What, you want more? Ok. You'll also be able to see and approve new commenters. Their comments will show up in pink—just as yours once did—and you'll be able to give them a thumbs-up to approve their accounts. Alternatively, you can also approve them simply by replying to one of their comments.
Our comment system allows you to use a handful of HTML tags. With them you can turn text bold, italic, or into links.
The trick is simply to surround the text in these tags like this: <b>bold</b>
<i>italic</i>. Ta da!
For links, you can either just paste the URL in as is ( http://gizmodo.com/ ) or if you want to have a fancy link text then you paste it into tags like so: <a href="http://gizmodo.com/">and type your link text here</a>.

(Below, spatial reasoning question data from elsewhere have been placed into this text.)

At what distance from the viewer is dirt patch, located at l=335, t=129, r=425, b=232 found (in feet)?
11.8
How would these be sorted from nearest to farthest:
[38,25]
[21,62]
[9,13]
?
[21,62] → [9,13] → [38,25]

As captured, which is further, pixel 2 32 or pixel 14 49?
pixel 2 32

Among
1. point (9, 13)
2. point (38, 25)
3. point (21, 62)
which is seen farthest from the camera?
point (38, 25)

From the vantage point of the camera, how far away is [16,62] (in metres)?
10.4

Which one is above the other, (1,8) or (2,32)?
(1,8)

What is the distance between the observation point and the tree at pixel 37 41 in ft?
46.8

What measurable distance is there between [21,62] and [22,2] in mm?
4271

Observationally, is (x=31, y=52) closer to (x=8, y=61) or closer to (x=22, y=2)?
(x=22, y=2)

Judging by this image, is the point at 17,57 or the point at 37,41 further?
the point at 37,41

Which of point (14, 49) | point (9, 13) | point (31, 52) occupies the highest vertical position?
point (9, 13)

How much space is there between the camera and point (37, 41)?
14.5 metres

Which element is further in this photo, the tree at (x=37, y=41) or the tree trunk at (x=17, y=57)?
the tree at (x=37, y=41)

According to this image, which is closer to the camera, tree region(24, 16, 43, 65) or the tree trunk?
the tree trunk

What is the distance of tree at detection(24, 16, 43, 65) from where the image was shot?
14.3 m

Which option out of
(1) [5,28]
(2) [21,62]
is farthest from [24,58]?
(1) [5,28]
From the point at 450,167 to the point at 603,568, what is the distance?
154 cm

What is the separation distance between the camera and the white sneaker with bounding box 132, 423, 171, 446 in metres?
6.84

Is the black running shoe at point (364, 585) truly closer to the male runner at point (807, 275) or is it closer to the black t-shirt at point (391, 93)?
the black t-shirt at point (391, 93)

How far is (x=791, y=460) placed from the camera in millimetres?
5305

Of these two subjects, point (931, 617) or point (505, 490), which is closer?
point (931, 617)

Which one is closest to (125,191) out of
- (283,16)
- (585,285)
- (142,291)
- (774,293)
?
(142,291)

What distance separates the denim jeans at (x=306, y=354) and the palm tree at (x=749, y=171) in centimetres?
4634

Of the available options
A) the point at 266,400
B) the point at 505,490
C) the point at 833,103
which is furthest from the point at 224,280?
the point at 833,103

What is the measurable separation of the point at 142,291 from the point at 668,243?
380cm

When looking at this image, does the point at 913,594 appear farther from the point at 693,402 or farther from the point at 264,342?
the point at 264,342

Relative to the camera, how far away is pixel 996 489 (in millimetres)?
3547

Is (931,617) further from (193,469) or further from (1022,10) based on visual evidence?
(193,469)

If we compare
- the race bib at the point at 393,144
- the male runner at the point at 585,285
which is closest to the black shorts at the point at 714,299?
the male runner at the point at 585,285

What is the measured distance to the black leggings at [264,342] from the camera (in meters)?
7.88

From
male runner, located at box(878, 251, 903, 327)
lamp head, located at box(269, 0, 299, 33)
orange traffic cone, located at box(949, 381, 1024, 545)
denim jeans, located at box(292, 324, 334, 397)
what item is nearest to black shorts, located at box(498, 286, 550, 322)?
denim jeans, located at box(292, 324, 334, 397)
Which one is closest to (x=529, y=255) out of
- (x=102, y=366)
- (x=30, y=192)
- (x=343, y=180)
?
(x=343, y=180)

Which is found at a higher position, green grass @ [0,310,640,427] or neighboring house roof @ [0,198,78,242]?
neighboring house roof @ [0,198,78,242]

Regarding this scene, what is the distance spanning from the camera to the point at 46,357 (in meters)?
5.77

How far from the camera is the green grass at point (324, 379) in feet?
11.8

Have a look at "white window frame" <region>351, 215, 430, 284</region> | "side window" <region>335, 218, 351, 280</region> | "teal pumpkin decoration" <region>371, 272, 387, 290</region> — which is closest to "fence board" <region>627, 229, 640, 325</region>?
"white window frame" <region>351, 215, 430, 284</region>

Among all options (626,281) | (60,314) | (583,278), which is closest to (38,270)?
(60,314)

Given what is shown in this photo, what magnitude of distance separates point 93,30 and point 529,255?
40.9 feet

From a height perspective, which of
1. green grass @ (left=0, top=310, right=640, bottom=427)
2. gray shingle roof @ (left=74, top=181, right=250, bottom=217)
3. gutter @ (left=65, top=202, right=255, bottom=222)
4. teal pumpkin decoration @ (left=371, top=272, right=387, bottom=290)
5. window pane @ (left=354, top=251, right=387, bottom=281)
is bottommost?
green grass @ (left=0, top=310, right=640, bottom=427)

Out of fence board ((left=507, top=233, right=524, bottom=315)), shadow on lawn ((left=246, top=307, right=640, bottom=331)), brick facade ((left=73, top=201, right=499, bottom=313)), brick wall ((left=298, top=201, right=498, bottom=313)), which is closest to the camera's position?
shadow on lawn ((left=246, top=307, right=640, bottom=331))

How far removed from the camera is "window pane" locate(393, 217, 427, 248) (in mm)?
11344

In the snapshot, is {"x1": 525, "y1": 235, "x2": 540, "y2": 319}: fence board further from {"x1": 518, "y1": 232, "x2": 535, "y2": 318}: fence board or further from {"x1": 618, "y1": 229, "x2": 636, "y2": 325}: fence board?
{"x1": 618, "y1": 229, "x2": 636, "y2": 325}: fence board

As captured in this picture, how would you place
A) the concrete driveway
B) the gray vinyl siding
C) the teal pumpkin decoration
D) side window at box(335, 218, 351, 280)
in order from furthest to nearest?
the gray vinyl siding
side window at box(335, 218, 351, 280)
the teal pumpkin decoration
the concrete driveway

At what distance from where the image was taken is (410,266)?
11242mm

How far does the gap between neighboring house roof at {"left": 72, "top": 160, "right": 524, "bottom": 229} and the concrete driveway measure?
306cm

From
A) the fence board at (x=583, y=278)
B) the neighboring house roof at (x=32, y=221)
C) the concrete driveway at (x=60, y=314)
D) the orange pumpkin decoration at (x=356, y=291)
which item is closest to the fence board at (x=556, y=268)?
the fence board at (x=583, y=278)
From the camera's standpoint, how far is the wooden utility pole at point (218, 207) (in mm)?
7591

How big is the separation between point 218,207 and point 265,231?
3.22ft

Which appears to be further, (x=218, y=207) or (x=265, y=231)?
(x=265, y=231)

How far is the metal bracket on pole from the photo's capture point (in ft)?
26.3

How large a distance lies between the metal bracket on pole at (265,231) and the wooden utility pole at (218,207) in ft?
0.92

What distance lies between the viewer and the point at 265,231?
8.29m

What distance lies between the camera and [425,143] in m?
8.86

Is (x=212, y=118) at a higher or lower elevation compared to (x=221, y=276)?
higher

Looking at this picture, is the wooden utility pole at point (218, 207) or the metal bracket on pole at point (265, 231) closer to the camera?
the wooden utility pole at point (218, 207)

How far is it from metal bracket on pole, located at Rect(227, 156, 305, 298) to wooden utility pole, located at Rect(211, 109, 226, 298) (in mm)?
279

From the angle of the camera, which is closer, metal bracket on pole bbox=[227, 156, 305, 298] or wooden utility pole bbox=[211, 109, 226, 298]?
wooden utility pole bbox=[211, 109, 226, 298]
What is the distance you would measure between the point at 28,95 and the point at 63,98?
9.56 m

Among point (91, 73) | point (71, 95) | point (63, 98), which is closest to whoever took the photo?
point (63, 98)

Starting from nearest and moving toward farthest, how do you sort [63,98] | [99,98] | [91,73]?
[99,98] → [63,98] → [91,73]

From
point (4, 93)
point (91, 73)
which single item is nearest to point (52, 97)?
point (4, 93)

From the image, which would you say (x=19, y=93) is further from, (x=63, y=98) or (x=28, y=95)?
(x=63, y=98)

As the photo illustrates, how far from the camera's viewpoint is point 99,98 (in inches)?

We have a tiered commenting system here at Gizmodo. This means that great comments—those promoted or made by starred users—will show up first. You can even choose to not see any comments except for these featured ones by hitting the corresponding link at the bottom of the page.
When you're viewing all the comments, you'll be able to tell the difference between featured (or "promoted") and regular comments by looking at the color of the text. Gray comments are plain unpromoted ones while the solid black ones are promoted.
#broken, #whitenoise, #tips, #lifechanger, #whateveryouwant. You'll see plenty of hashtags in the comments. Each of those tags links to a corresponding tag page which is like a forum of sorts. You can contribute to one of those pages by using the box right next to the Gizmodo logo. Just enter whatever tag you want to use, be it #tips or some silly secret tagpage you decide to create.
What Can I do in #whitenoise?
Speaking of tagpages, I love to lurk in #whitenoise, Gizmodo's open forum section. There's always something fun like copyright law discussion, betting, fake rumors about the Gizmodo staff, bug reports, poetry, frustrations, and some sentimentality. The regulars in there are a great bunch and incredibly welcoming.
Check that tag out when you're in the mood for some off-topic talk with fellow Gizmodo readers.
Oh, Have I Got Some #tips For You...
What's that? You've got a tip other than "Hey! This doesn't work!" Great, because we love to get tips. Be it through our tips at gizmodo dot com address or through the #tips tag. You'll often see a "Thanks, Random Person!" at the end of a post as indication that one of your fellow reader sent us the information for that particular post. It's a nice ego boost for you and it's a great help for us.
Of course, sometimes it's also just plain fun to browse through the #tips tagpage to see what your fellow readers are getting excited about.
Ok, sometimes things break. We try to fix them as soon as possible, but sometimes we might not be aware of a problem. A great way of making us aware is to head to this page and file a report. Be as descriptive as possible and include your OS and browser details.
Of course there are times when you think something is wonky, but aren't sure if it's really a bug. The #whitenoise and #broken tags are great in those cases. Odds are that someone will jump to tell you that something's not a bug or we'll realize that there's an issue of sorts. Recently a few commenting bugs have been noticed and diagnosed thanks to some #whitenoise comments, so the method does work.
I use the Gizmodo commenting system each and every day and it's easy to overlook some things which may be confusing to new (and old) commenters. To make up for that, I'll be peeking in on the comments of this post and updating things with any significant questions. So if you've read the darn post and still have questions, ask 'em now.
Update: See? Told you I probably forgot something. A section on basic HTML tags has been added.